▶ **EXERCISE TASK**:
Look for "What sequence from" in the records below, then copy that line and every line after it, exactly and with nothing added.
┏━━
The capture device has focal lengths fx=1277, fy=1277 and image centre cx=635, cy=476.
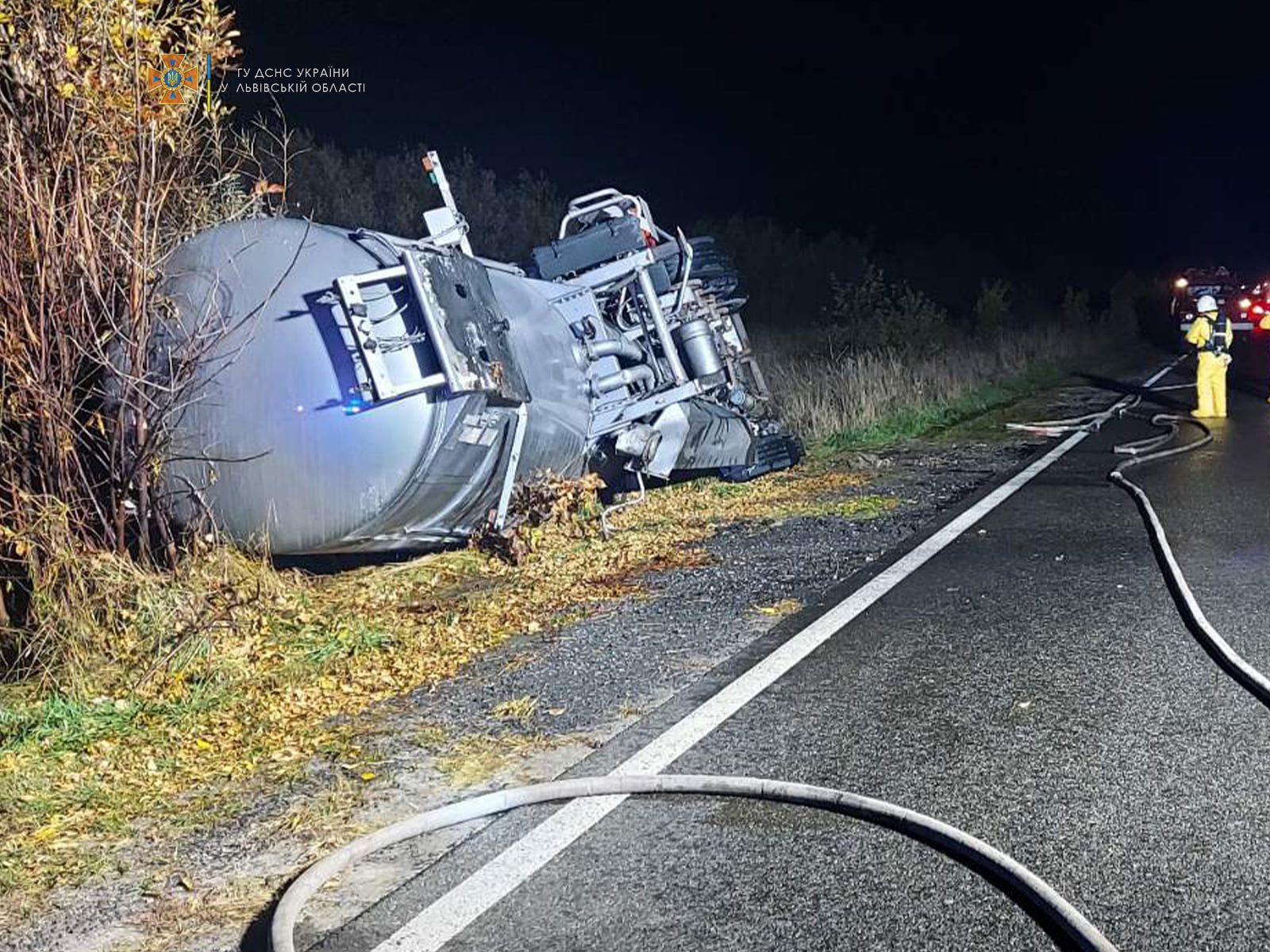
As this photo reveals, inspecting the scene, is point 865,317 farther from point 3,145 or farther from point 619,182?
point 3,145

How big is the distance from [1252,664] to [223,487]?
15.9 ft

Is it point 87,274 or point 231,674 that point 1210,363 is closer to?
point 231,674

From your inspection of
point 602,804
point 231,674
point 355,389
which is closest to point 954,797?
point 602,804

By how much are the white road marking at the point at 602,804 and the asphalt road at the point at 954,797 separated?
0.15 feet

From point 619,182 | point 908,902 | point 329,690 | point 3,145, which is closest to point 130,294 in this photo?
point 3,145

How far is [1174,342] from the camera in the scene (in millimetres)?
32375

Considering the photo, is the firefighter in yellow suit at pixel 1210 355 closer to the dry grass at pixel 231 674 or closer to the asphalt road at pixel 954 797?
the asphalt road at pixel 954 797

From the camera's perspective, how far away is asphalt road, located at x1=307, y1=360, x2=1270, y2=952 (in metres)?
Answer: 3.31

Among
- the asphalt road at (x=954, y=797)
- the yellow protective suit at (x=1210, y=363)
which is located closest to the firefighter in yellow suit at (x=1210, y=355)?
the yellow protective suit at (x=1210, y=363)

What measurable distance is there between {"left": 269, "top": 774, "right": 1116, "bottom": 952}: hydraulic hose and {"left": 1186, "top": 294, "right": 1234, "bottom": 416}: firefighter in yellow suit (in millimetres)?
12157

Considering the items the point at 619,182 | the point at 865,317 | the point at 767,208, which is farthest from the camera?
the point at 767,208

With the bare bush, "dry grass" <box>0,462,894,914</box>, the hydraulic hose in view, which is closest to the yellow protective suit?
"dry grass" <box>0,462,894,914</box>

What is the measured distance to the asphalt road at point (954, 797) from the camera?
10.9 feet

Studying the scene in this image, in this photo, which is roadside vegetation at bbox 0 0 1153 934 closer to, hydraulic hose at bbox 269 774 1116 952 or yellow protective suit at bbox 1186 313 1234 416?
hydraulic hose at bbox 269 774 1116 952
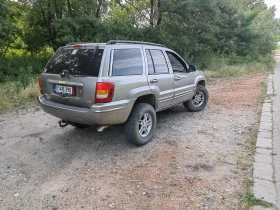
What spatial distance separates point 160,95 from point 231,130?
1709 mm

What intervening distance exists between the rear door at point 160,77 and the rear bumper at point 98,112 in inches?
28.4

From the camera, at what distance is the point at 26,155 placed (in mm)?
3779

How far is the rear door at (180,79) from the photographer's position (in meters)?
4.91

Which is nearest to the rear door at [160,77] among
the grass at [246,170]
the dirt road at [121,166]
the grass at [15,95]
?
the dirt road at [121,166]

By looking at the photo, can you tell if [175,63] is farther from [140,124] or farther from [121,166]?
[121,166]

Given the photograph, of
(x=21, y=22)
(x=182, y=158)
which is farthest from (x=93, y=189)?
(x=21, y=22)

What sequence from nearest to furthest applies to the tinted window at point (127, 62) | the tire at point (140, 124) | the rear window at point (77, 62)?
the rear window at point (77, 62) < the tinted window at point (127, 62) < the tire at point (140, 124)

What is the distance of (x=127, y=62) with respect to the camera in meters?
3.79

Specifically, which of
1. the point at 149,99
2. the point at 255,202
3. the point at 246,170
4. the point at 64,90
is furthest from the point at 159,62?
the point at 255,202

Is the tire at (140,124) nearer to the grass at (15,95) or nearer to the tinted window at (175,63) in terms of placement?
the tinted window at (175,63)

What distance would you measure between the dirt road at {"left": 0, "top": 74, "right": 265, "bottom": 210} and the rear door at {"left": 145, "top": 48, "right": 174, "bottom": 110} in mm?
680

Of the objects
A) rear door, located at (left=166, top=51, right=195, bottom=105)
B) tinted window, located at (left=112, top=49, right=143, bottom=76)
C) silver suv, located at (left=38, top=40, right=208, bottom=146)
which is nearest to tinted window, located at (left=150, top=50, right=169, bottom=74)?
silver suv, located at (left=38, top=40, right=208, bottom=146)

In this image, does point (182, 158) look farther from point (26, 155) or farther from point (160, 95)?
point (26, 155)

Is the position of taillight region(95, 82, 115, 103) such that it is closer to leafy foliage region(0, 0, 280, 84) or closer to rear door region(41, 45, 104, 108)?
rear door region(41, 45, 104, 108)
┗━━
▶ **ANSWER TO THIS PROBLEM**:
What sequence from nearest to furthest applies to the tinted window at point (127, 62) | the tire at point (140, 124) | the rear window at point (77, 62)?
the rear window at point (77, 62) < the tinted window at point (127, 62) < the tire at point (140, 124)

What is the distance of (x=127, y=62) with respect to the camera in meters?
3.79

Specifically, which of
1. the point at 149,99
2. the point at 255,202
3. the point at 246,170
4. the point at 64,90
is furthest from the point at 159,62?
the point at 255,202

Is the tire at (140,124) nearer to the grass at (15,95) or nearer to the tinted window at (175,63) in terms of placement?
the tinted window at (175,63)

What distance would you measure between the dirt road at {"left": 0, "top": 74, "right": 265, "bottom": 210} and the rear door at {"left": 145, "top": 48, "right": 174, "bottom": 110} in mm?
680

Of the objects
A) rear door, located at (left=166, top=51, right=195, bottom=105)
B) tinted window, located at (left=112, top=49, right=143, bottom=76)
C) silver suv, located at (left=38, top=40, right=208, bottom=146)
which is nearest to tinted window, located at (left=150, top=50, right=169, bottom=74)?
silver suv, located at (left=38, top=40, right=208, bottom=146)

In this image, does point (182, 158) look farther from point (26, 155) or farther from point (160, 95)?
point (26, 155)

Is the position of taillight region(95, 82, 115, 103) such that it is closer to leafy foliage region(0, 0, 280, 84) or closer to rear door region(41, 45, 104, 108)?
rear door region(41, 45, 104, 108)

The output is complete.